**Set of tasks:**
1. In the review notes on checkpoint/restart, what is the maximum lock hold time for a batch program that commits every 5,000 records and processes 200 records per second?
2. List every DB2 lock mode that the review notes on checkpoint/restart name.
3. Write the next passage of the review notes on checkpoint/restart, picking up after the final point about multi-step job restart.

**Extract:**
+--
Review question: Why is a VSAM ESDS problematic for checkpoint/restart, while a KSDS handles it naturally? (Answer: ESDS has no key — you cannot directly position to a specific record. KSDS supports START with a key, enabling direct repositioning.)

Chapter 8: Locking — Commit Frequency vs. Lock Duration

Chapter 8 covered DB2 locking: lock modes (S, X, U, IS, IX), lock escalation, deadlock detection, and timeout handling. The commit frequency analysis in Section 24.4 is a direct application:

• Lock duration equals the time between commits. Short commit intervals mean short lock hold times.
• Lock escalation from row to page to tablespace occurs when too many individual locks are held. Frequent commits release locks and prevent escalation.
• SQLCODE -911 (deadlock/timeout) is exactly what killed Rob's CBNC4500. Frequent commits reduce the window for deadlocks.

Review question: If a batch program commits every 5,000 records and processes 200 records per second, what is the maximum lock hold time? (Answer: 5,000 / 200 = 25 seconds. Any row locked by this program is released within 25 seconds.)

Chapter 23: Batch Window — Restart Impact

Chapter 23 analyzed batch window management — scheduling, critical path analysis, and the consequences of overruns. Checkpoint/restart directly protects the batch window:

• A 4-hour job that fails at 3 hours without checkpointing needs 7+ hours total. With checkpointing, it needs ~4 hours 15 minutes.
• Restart recovery time is bounded by the commit interval: maximum recovery overhead is the time to reprocess one commit interval's worth of records.
• Multi-step job restart (Section 24.6) avoids re-running completed steps, further protecting the batch window.
+--
**Given material:**
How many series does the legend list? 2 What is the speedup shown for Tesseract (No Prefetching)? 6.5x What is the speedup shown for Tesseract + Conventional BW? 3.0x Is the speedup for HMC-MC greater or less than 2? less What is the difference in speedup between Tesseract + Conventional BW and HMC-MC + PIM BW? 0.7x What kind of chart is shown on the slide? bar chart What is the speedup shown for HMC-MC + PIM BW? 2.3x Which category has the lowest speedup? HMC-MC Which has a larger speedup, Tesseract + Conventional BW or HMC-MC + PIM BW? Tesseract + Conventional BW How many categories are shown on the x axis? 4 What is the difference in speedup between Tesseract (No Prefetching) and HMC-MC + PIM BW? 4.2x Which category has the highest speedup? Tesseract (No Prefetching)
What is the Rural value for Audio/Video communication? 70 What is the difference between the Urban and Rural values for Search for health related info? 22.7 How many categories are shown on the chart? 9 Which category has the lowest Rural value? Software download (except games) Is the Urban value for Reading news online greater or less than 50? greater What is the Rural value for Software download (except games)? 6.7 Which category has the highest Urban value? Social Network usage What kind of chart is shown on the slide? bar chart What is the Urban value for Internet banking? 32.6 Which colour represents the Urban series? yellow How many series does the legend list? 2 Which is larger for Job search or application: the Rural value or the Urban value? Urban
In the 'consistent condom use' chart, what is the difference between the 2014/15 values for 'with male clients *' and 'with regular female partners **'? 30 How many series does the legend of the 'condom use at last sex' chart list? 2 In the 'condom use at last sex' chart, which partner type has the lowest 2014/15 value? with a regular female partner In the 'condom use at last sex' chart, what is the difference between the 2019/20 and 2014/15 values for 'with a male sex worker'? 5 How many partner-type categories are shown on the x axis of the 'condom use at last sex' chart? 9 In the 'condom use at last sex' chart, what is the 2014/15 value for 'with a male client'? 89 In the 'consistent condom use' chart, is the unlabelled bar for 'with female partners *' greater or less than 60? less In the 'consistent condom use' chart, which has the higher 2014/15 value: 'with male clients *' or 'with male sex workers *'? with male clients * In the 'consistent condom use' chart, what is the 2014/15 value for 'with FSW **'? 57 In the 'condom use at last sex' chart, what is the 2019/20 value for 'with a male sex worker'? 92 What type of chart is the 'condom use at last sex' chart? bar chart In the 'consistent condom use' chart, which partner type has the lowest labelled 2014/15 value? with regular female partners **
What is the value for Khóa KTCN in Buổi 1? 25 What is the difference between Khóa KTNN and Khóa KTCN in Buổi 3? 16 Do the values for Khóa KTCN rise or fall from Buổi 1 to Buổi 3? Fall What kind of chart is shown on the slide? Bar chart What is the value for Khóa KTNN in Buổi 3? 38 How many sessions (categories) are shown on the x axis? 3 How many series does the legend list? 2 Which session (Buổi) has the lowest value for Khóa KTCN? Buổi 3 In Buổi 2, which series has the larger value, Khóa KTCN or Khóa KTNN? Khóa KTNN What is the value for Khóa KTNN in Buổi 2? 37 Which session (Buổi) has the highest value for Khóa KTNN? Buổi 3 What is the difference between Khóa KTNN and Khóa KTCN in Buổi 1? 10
+--
**Answers per task:**
1. 25 seconds (5,000 / 200).

2. S, X, U, IS, IX

3.
Review question: If the batch window is 6 hours and a critical 4-hour job fails at the 3-hour mark, can it still complete within the window? (Answer: Without checkpointing, no — it needs 7 hours. With checkpointing at 5,000-record intervals, yes — it needs approximately 4 hours plus restart overhead of a few minutes.)

24.10 Common Mistakes and How to Avoid Them

Twenty-five years of mainframe batch has shown me these mistakes repeatedly. Learn from other people's failures.

Mistake 1: Committing the Restart Table Separately from Business Data

The bug: The program updates DB2 business tables, commits, then updates the restart table, then commits again. If the program fails between the two commits, the restart table doesn't reflect the committed business data. On restart, the program reprocesses records that were already committed — creating duplicates.

The fix: One COMMIT that covers both business data and the restart table. Always.

Mistake 2: Not Testing Restart After the Last Checkpoint

The bug: The program checkpoints at records 5000, 10000, 15000, and the last record is 17500. Testing only covers failure at exact checkpoint boundaries. No one tests failure at record 16200 — after the last checkpoint but before completion. The restart logic has a subtle bug in this case (e.g., it doesn't handle the partial batch of 1200 records correctly).

The fix: Test failure at non-checkpoint boundaries. Specifically test: before first checkpoint, at a checkpoint, between checkpoints, and after the last checkpoint but before completion.

Mistake 3: Forgetting to Preserve Accumulators

The bug: The program maintains running totals — total debit amount, total credit amount, transaction counts. On restart, it restores the record-processed count from the restart table but reinitializes the accumulators to zero. The end-of-job control totals are wrong — they only reflect records processed since the last restart.

The fix: Store all accumulators in the restart table. Every counter, every running total, every hash value that contributes to end-of-job reporting.

Mistake 4: Hardcoding the Commit Frequency

The bug: The commit frequency is a literal in the COBOL source: IF WS-RECORD-COUNT / 5000 * 5000 = WS-RECORD-COUNT. To change it, you must modify source, compile, link-edit, and promote. On a night when the batch window is tight and you need a different commit frequency, you're stuck.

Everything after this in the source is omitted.